[Records from a collection]
########
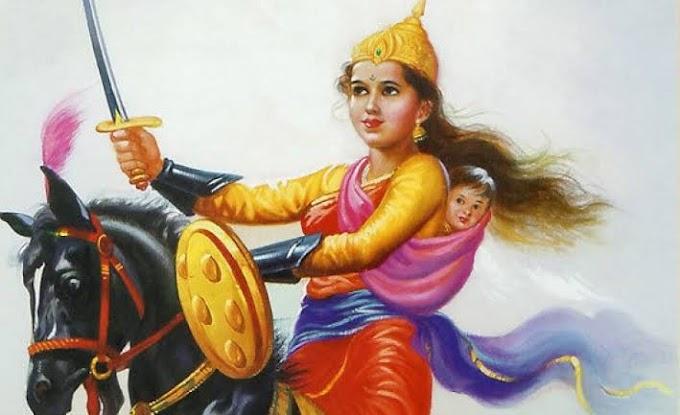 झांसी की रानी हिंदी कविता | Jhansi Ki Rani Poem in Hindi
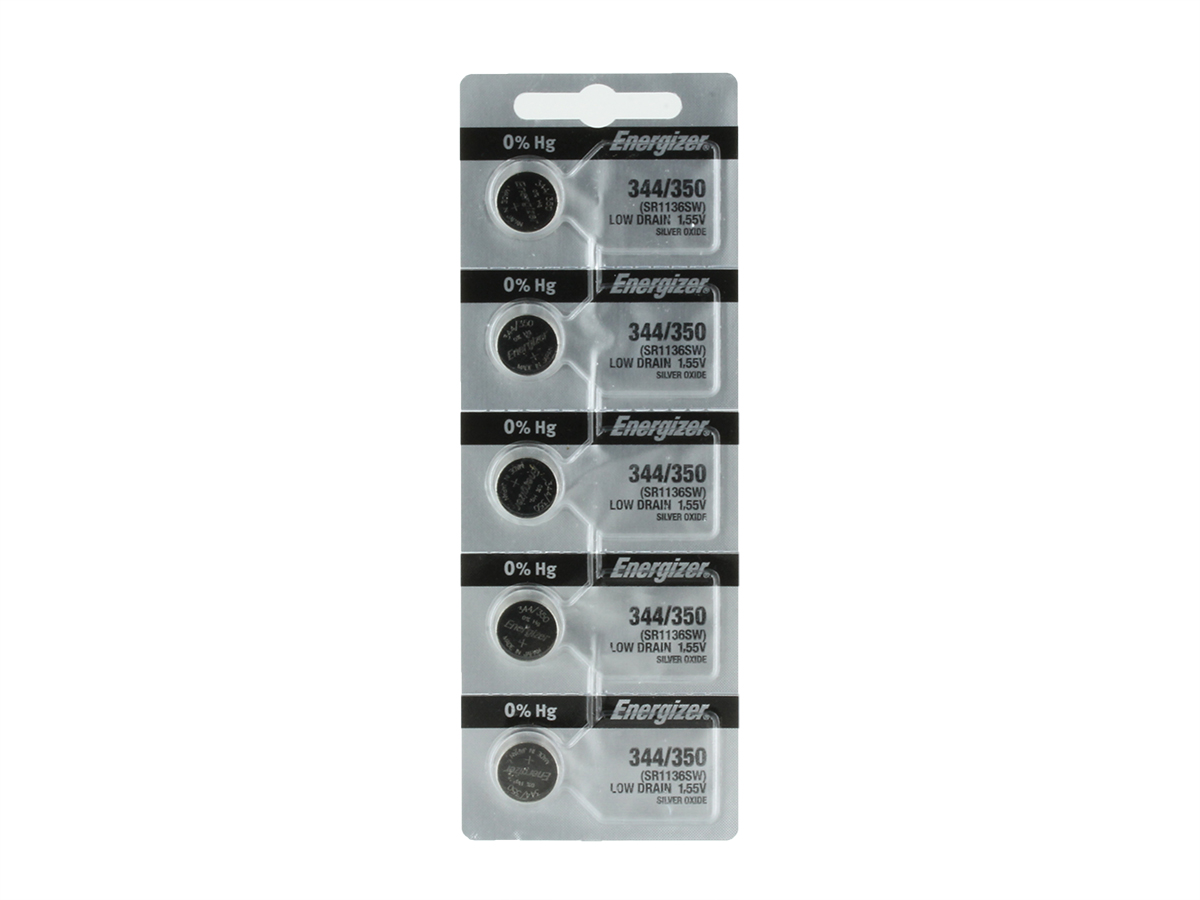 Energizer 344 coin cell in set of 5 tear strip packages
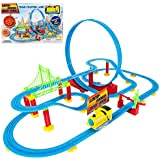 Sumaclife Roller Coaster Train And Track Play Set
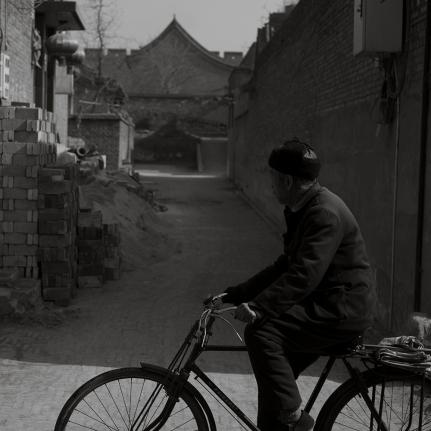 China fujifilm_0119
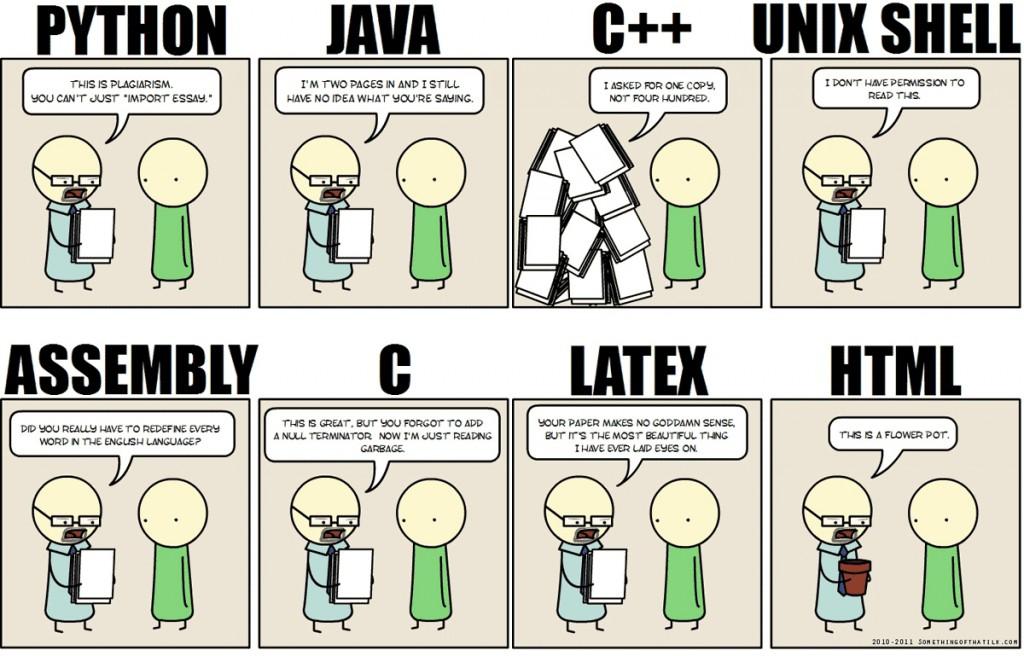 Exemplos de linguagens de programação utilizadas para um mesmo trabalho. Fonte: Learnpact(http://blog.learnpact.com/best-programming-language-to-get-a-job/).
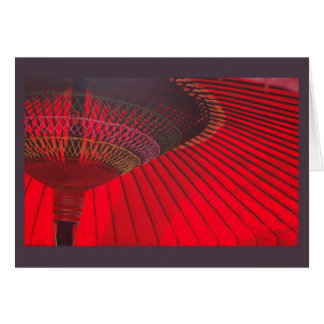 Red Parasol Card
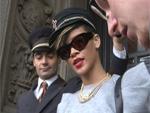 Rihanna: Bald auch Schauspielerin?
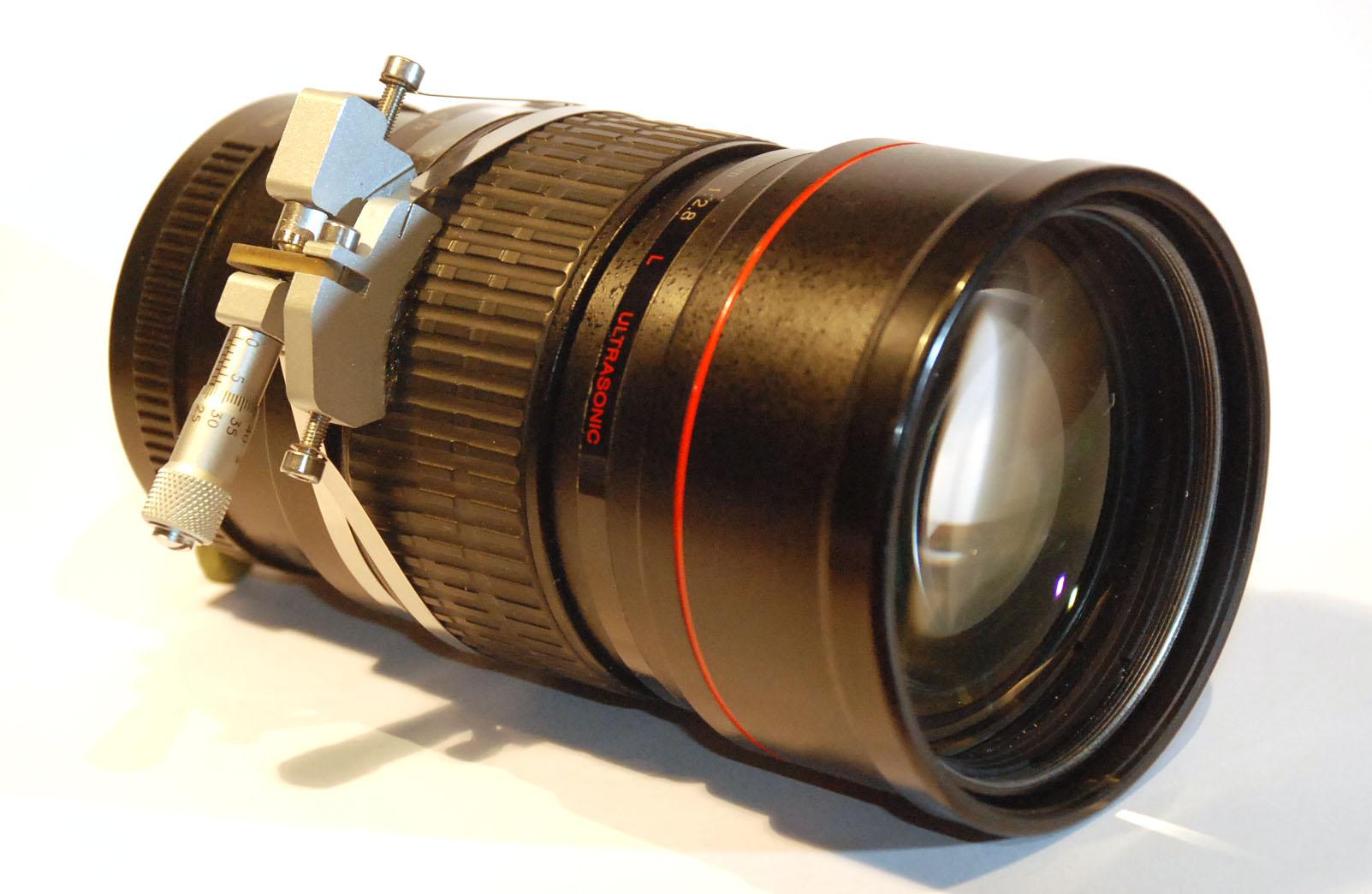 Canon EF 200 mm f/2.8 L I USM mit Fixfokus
########
§ What you will do
Word for word, print every record, and leave out any picture.

§ Exercise response
 झांसी की रानी हिंदी कविता | Jhansi Ki Rani Poem in Hindi
 Energizer 344 coin cell in set of 5 tear strip packages
 Sumaclife Roller Coaster Train And Track Play Set
 China fujifilm_0119
 Exemplos de linguagens de programação utilizadas para um mesmo trabalho. Fonte: Learnpact(http://blog.learnpact.com/best-programming-language-to-get-a-job/).
 Red Parasol Card
 Rihanna: Bald auch Schauspielerin?
 Canon EF 200 mm f/2.8 L I USM mit Fixfokus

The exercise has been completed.